National Metrology Institute of Japan (NMIJ)

Standards for the SI Base Units - Length

The Evolution of the Definition of the Meter

The meter, unit for length, was first realized as the Prototype of the meter, based on the length of the meridian of the Earth. This Prototype was internationally adopted by the first General Conference on Weights and Measures in 1889. In 1960, the meter was redefined by using the wavelength of the spectrum of krypton-86. In 1983, the development of laser technology brought about another redefinition by using the speed of light in vacuum, which made the length standard even more accurate.

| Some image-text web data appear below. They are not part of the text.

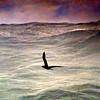 Albatross soaring over big waves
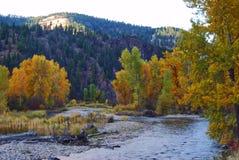 Rock Creek, Montana, cores da queda Fotos de Stock Royalty Free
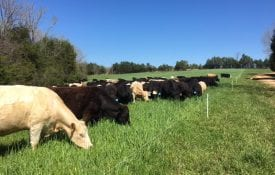 Cattle grazing in lots made from temporary fencing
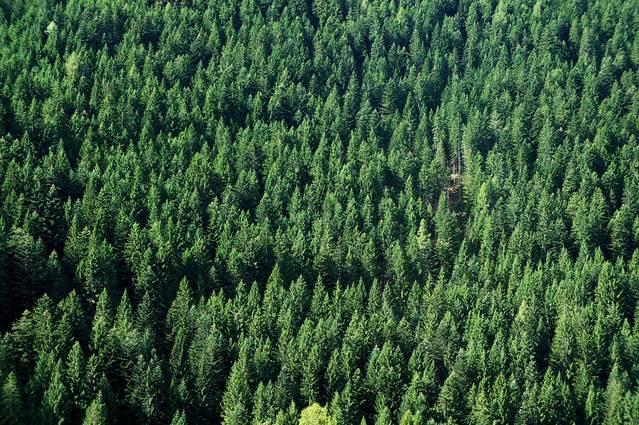 Comença la prohibició de focs al bosc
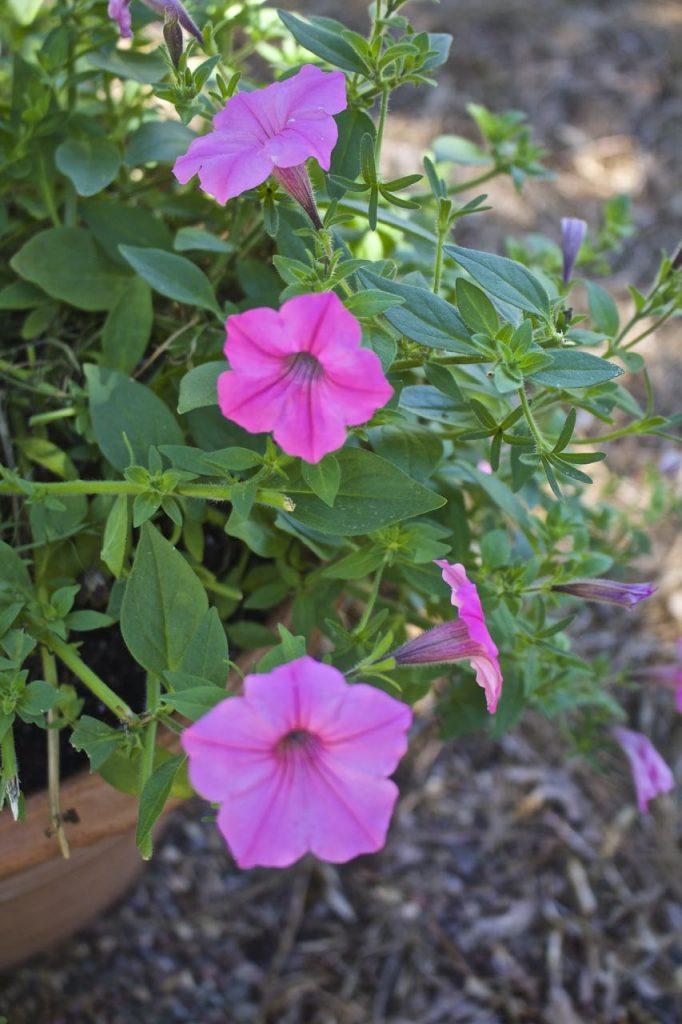 Summer garden and porch tour. Pink Petunia container garden.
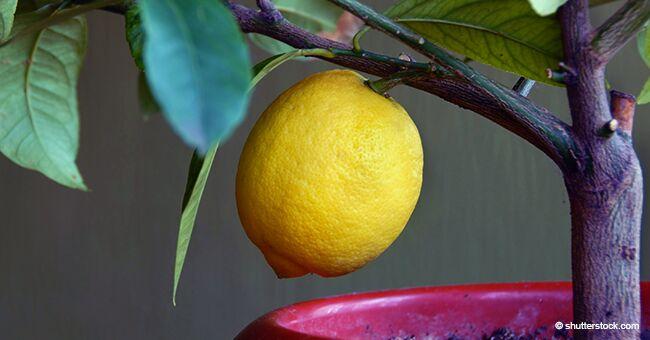 Citrons : un moyen facile de faire pousser son propre citronnier à la maison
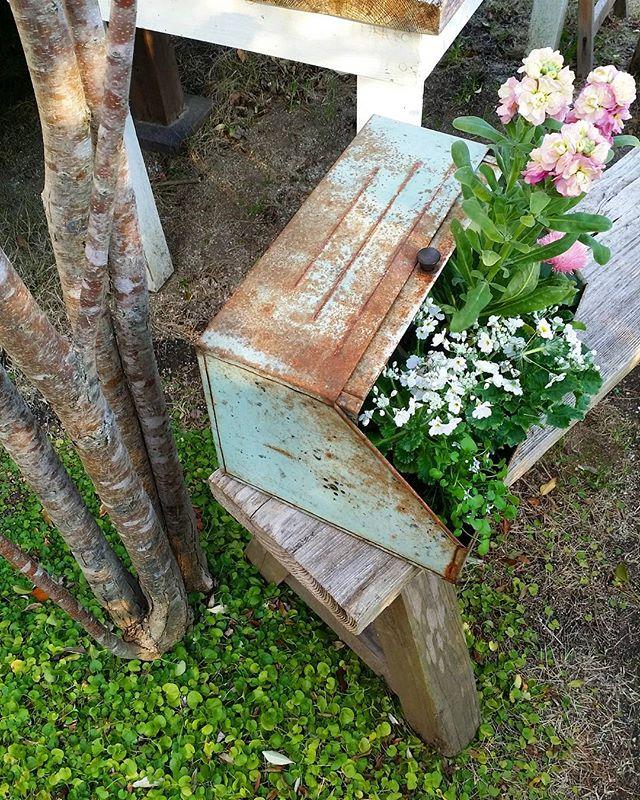 錆びたブレッドボックスで作る北欧風鉢植え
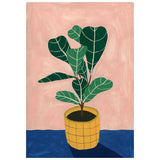 Mothers Fiddle Leaf Fig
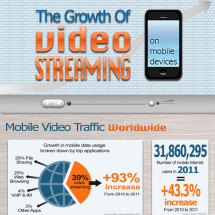 The Growth of Video Streaming Infographic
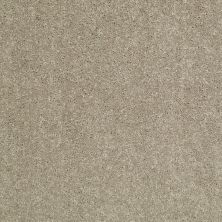 Shaw Floors Value Collections Dyersburg Classic 12 Net Fossil 00761_E9206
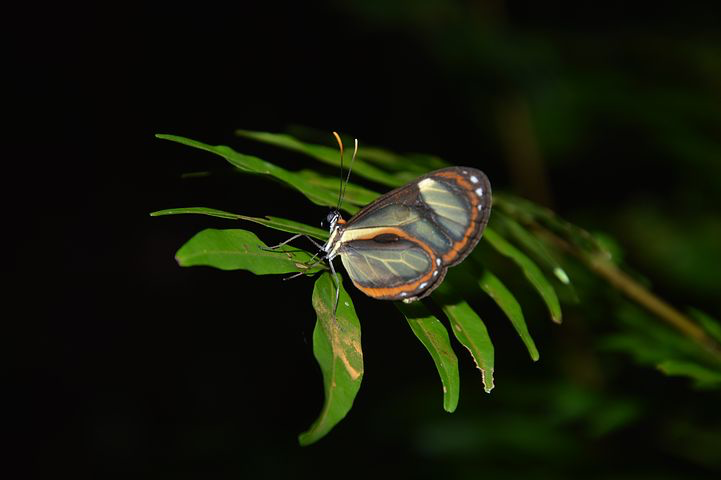 Butterfly, Amazon, Peru, Pixabay.com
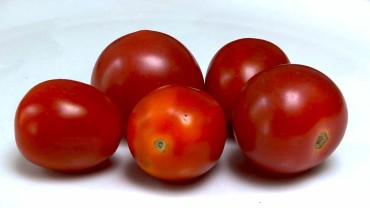 tomate-frucht-cherry
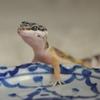 レオパゲルって知ってる?爬虫類に使えるオススメ人工飼料を紹介!アガマやイグアナにも使えちゃうよ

Japanese prototype of the meter (1889-1960)
Iodine-stabilized He-Ne laser

Optical Frequency Measurement by Femtosecond Ultrashort Puleses

The definition of length based on speed of light has become more accurate with the advent of this technology, although this refinement of the definition has not resulted in any redefinition of length.

Optical Frequency Comb

Femtosecond ultrashort pulses are considered to be a group of many modes arranged at equal intervals on the frequency axis and are called a "comb" due to their resemblance to the teeth of a comb. This is, in a way, "ruler of optical frequency".

Coherent Rainbow

The separation of femtosecond ultrashort pulses into their spectra results in a rainbow. This rainbow is considered to be formed by many laser lights, and is coherent and very bright unlike a rainbow by sunlight. In 1999, this type of rainbow was proven capable of being used as "ruler of optical frequency", which was a breakthrough in the field of optical frequency measurement.